Motivation-pleasure and expression are two latent factors underlying negative symptoms of schizophrenia patients

schizophrenia

Negative symptoms such as reduced ability to experience of pleasure, lack of motivation and diminished ability to express emotional responses for relevant social interaction are strongly correlated with clinical and functional outcomes of schizophrenia. However, these symptoms usually respond poorly to conventional treatment. It is still not clearly known for the origins, mechanisms and factor structure of negative symptoms.

Adopting the second-generation clinical assessments of negative symptoms, Dr. Raymond Chan’s team from the Institute of Psychology of the Chinese Academy of Sciences and Prof. Yi Zheng Hui’s team from the Shanghai Mental Health Center, together with collaborators from Hong Kong Special Administrative Region of China, have investigated the latent structure of negative symptoms in schizophrenia patients.

The researchers administered the Brief Negative Symptom Scale (BNSS) and the Clinical Assessment Interview for Negative Symptoms (CAINS) to 305 patients with schizophrenia. Then they performed confirmatory factor analysis to test four different competing models of negative symptoms of schizophrenia based on these two second-generation negative symptoms clinical tools.

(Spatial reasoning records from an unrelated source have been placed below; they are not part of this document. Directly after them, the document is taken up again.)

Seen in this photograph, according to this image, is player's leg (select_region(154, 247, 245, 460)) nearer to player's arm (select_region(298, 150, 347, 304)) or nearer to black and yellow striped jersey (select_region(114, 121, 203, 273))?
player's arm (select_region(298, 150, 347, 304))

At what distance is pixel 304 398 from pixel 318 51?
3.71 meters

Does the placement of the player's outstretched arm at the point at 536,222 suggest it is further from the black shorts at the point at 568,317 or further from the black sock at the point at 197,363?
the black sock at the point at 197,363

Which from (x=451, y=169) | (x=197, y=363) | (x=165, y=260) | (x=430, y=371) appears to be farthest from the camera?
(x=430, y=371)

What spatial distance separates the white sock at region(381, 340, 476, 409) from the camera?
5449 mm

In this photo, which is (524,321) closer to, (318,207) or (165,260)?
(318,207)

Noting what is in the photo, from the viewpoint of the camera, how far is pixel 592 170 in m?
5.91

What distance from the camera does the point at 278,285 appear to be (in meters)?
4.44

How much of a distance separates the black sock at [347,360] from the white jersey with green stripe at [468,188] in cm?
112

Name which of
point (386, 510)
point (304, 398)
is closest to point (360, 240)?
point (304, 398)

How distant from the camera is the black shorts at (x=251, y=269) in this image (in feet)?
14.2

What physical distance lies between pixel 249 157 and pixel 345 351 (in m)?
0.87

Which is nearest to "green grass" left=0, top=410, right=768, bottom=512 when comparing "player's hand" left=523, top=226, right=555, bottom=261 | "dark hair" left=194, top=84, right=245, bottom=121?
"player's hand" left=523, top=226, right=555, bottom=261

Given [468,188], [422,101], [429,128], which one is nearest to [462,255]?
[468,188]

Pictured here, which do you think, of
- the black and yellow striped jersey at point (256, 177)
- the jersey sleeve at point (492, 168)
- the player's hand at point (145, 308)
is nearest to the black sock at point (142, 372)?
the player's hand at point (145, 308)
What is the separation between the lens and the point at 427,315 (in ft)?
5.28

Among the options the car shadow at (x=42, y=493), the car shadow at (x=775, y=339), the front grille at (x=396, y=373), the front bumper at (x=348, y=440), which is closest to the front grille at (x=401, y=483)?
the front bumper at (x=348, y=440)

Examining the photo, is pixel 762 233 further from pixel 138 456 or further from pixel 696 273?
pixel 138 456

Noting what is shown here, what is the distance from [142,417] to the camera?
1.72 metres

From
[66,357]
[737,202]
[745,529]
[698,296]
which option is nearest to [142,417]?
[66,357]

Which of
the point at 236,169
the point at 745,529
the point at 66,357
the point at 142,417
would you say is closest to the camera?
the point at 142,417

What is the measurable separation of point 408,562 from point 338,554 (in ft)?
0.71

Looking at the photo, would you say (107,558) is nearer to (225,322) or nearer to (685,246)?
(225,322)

According to the researchers, the 2-factor model, i.e., motivation and pleasure (MAP) and the diminished expression (EXP), had the best data fit over the other competing models. Using the CAINS alone, they found that the 2-factor model showed the best fit compared with other models. Using the BNSS alone, the 2-factor model appeared again as the best fit model in patients with schizophrenia.

Moreover, when the items of both the CAINS and the BNSS were entered into the confirmatory factor analysis, the 2-factor model remained to be the best model fitting than other competing models.

Taken together, the researchers suggest that the 2-factor model is a robust factor structure for negative symptoms, and this construct appears to be very stable across the two clinical assessment tools.

The findings were published in Schizophrenia Research.